Start of Block
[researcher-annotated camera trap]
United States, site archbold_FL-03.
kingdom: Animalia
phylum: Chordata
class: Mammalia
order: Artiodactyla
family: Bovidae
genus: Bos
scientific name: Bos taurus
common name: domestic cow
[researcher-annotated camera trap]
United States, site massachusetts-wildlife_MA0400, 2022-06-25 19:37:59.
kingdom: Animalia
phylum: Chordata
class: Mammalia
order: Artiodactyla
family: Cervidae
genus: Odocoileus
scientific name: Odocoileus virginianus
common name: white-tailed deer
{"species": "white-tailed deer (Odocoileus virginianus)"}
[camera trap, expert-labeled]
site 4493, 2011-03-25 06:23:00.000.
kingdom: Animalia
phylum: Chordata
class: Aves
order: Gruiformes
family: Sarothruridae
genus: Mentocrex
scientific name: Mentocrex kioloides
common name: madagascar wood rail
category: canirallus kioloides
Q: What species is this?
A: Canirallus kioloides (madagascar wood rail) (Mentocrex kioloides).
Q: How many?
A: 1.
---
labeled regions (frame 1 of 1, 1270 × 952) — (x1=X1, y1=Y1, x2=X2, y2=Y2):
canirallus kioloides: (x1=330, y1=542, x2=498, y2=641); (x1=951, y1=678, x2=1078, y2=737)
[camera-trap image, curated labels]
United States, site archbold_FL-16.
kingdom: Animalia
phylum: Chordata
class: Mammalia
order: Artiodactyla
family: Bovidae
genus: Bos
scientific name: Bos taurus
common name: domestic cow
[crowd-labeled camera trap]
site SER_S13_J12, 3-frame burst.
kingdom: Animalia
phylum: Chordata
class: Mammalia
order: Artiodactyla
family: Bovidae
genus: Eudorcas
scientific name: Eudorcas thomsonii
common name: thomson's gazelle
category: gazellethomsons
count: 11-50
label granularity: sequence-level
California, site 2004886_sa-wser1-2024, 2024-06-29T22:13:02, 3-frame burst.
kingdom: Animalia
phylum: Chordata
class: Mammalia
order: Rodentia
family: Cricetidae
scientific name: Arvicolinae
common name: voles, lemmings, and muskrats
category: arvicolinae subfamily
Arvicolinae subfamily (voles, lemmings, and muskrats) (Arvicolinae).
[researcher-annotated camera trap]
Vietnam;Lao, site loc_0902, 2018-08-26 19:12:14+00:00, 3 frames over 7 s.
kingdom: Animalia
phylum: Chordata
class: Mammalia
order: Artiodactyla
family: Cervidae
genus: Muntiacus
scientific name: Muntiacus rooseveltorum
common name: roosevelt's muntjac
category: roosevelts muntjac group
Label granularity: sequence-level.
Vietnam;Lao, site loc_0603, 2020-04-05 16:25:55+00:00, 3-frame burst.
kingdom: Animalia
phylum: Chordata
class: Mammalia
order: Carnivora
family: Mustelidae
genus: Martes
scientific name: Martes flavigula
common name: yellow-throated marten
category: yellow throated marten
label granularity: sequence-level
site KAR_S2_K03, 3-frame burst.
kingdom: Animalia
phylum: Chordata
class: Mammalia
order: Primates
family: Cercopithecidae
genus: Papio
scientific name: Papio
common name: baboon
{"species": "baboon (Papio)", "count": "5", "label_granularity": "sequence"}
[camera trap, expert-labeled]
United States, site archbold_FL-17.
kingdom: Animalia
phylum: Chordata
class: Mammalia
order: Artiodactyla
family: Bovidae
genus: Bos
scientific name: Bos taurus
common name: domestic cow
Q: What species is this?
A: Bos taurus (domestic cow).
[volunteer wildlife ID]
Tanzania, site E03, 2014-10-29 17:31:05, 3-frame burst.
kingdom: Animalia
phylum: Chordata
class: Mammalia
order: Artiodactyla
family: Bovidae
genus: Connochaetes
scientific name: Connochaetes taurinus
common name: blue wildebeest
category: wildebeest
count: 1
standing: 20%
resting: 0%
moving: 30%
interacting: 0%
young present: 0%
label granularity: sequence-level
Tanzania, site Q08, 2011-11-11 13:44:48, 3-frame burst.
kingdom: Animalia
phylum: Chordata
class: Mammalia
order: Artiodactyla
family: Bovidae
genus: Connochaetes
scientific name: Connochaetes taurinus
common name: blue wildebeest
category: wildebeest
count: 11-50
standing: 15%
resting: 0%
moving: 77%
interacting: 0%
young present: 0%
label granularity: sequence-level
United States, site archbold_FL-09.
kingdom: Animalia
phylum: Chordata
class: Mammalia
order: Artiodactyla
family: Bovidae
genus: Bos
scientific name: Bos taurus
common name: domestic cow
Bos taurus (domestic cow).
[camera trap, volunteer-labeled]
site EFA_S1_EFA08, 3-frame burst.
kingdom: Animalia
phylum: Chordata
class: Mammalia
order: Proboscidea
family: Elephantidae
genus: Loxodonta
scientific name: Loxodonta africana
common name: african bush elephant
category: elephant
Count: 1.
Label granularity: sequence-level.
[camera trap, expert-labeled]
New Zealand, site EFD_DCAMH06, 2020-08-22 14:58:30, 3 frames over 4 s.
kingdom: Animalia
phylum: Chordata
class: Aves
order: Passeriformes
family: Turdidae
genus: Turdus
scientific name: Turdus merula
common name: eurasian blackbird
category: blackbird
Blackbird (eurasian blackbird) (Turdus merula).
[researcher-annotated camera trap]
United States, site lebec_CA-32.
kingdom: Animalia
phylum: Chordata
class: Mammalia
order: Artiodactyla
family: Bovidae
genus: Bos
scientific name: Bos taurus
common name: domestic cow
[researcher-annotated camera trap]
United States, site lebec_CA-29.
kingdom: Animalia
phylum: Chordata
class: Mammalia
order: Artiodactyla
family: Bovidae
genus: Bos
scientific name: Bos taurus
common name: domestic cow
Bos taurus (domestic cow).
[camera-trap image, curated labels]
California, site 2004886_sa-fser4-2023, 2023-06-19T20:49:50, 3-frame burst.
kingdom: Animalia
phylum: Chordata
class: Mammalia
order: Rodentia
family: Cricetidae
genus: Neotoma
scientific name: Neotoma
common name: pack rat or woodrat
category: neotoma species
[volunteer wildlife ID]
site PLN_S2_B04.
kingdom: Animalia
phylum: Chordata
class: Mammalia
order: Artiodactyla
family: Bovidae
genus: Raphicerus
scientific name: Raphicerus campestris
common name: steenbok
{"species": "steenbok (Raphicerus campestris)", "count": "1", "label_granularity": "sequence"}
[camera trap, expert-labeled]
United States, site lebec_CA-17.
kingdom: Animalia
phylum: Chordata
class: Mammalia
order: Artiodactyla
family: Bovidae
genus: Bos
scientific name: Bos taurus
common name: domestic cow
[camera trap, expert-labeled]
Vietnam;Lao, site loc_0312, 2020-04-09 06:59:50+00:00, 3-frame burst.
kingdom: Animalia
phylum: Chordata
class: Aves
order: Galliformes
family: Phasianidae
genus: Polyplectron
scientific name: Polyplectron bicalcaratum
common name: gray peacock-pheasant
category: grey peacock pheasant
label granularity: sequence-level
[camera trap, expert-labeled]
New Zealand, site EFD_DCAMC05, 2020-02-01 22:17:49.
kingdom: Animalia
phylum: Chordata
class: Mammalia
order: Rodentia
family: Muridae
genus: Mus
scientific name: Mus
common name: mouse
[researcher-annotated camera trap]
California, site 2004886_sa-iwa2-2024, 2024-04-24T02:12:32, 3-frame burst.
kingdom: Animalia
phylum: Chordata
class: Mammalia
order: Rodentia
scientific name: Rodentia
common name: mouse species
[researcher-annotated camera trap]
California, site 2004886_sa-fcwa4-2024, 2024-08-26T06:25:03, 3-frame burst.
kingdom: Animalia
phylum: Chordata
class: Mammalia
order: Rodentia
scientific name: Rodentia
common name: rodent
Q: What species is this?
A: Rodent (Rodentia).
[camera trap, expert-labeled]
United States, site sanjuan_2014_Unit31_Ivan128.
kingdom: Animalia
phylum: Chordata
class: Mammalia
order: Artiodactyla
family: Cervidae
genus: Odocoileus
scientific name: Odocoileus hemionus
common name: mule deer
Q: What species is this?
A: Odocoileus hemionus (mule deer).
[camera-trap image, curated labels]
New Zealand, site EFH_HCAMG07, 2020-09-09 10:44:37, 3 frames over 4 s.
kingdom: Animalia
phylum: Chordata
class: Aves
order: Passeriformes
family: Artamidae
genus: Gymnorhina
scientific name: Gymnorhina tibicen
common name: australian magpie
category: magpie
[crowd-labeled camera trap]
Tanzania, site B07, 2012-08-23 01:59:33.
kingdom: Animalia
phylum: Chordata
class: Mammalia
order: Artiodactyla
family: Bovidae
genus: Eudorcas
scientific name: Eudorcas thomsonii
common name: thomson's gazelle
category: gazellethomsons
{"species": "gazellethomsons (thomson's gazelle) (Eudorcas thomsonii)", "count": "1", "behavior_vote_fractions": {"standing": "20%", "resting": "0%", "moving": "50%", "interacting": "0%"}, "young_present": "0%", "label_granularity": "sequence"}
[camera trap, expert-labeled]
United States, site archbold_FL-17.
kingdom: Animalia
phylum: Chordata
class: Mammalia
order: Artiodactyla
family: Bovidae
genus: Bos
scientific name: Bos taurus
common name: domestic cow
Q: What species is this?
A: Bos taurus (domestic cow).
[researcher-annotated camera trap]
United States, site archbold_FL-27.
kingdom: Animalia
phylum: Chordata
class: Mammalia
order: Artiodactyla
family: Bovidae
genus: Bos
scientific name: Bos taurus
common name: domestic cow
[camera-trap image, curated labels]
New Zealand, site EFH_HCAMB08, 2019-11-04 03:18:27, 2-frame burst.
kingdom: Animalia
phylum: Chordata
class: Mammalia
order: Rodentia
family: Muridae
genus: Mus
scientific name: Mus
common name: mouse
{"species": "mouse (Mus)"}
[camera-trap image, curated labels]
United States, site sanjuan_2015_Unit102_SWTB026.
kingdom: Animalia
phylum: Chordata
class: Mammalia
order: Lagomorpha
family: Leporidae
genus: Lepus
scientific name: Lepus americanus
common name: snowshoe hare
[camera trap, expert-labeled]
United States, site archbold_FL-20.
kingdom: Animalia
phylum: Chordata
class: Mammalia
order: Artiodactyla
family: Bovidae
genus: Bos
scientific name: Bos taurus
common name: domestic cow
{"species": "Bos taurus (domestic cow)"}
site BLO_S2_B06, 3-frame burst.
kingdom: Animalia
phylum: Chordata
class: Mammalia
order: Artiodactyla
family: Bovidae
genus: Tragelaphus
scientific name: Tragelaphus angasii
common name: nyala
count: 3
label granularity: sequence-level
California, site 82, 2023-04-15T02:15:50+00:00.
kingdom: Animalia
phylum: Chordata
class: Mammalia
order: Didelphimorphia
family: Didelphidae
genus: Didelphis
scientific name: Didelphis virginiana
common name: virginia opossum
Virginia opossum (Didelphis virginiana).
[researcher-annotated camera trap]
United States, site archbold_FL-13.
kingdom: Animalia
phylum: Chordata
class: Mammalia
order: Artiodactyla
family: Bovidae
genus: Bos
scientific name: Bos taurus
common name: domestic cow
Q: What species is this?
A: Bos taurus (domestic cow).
End of Block
Exercise – Return each line of the data above that includes the word "Raphicerus".

Completed task –
genus: Raphicerus
scientific name: Raphicerus campestris
{"species": "steenbok (Raphicerus campestris)", "count": "1", "label_granularity": "sequence"}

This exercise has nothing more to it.